Siyasi rakip diyerek
7 öğrencinin hunharca katlinde rol alan bir katilin bu günlerde
ekranlarda misafir edilmesi boşuna olmasa gerek.
Kimlerin
kollanıp
korunduğu, teşvik ve ödüllendirilenlerin kimler olduğunun daha yakından
tanınmasının istenmesi siyasi iradenin geldiği aşamayı ortaya koymaktadır.
Yasak, şiddet ve dayatmalar bütün hızıyla devam ediyor. Öte
yandan aynı hızda pompalanan savaş, kılıç ve tahakküm kültürü ile her koşulda
toplumdan iktidara biat edilmesi isteniliyor.
Siyasi iradenin kin ve nefret söylemlerine eklediği ihanet nutukları ise
son kozlarını oynadıklarını işaret ediyor.
Hemen bütün yaşam alanlarımızı muhaliflerini engellemek, onlara
üstünlük sağlamak ve bu alanları kendileri
için zenginleşme aracı haline getirmek isteyen siyasi iradenin toplumsal yaşama
kazandıracağı bir fayda kalmamıştır.
Tarihin tekerleğini geriye döndürme iddiasıyla iktidarda
kalmak mümkün değildir.
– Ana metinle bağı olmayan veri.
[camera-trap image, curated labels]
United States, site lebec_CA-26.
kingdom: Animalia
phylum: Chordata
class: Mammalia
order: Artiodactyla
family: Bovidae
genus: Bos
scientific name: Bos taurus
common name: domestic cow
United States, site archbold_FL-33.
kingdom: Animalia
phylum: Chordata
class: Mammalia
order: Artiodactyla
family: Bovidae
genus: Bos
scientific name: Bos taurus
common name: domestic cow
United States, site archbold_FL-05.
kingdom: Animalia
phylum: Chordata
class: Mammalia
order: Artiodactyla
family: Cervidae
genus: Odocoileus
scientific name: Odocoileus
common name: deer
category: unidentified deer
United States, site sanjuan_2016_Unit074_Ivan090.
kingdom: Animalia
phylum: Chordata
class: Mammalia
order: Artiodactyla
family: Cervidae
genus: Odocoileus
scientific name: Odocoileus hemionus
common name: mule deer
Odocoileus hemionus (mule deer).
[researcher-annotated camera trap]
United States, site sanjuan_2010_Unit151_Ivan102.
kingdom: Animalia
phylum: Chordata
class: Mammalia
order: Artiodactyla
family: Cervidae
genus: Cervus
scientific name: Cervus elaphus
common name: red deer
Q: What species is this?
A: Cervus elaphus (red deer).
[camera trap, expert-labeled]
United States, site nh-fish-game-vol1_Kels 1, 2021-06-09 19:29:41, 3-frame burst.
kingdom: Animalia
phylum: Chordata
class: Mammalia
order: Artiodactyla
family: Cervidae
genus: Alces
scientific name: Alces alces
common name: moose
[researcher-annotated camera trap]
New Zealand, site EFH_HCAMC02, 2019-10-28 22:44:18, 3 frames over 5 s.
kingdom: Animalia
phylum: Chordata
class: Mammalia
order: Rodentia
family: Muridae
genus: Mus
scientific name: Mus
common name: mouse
Bu yolla
toplumsal ve evrensel olandan yana hak ve özgürlükleri uzun süre
çiğnemek de mümkün değildir.
Hiç kuşku duyulmamalıdır ki toplumun
eşitlikçi özgürlükçü demokratik yaşamından
yana olanların, emeğine, ekolojik yapıya, akla ve bilime, kamusal kaynaklarına
ve laikliğe sahip
çıkanların dayanışma
içinde ortaya koyacakları ortak irade ve ortak karşı duruş;
bu fütursuzluklara ve iktidar düşkünlüklerine en kısa sürede son vermeye
yetecektir.
Yeter ki iktidarın körüklediği böl ve yönet, ayrıştırma
ve dışlama politikalarına alet olmadan, takıntılarımızı bir kenara bırakarak cesaretle
ve omuz omuza tek adam cumhuriyetine karşı geçit vermeyeceğimizi ortaya
koyalım.
Böylesi bir gelişme toplumun tamamı için bayram havası
sağlamış olacaktır.
Ayrıcalıksız hepimizin kendi geleceğimiz üzerinde söz sahibi olmamız,
hakkıyla hukukuyla özgürce barış içinde bir arada yaşama umudumuzu hayata
geçirmemiz dileklerimle iyi bayramlar dilerim.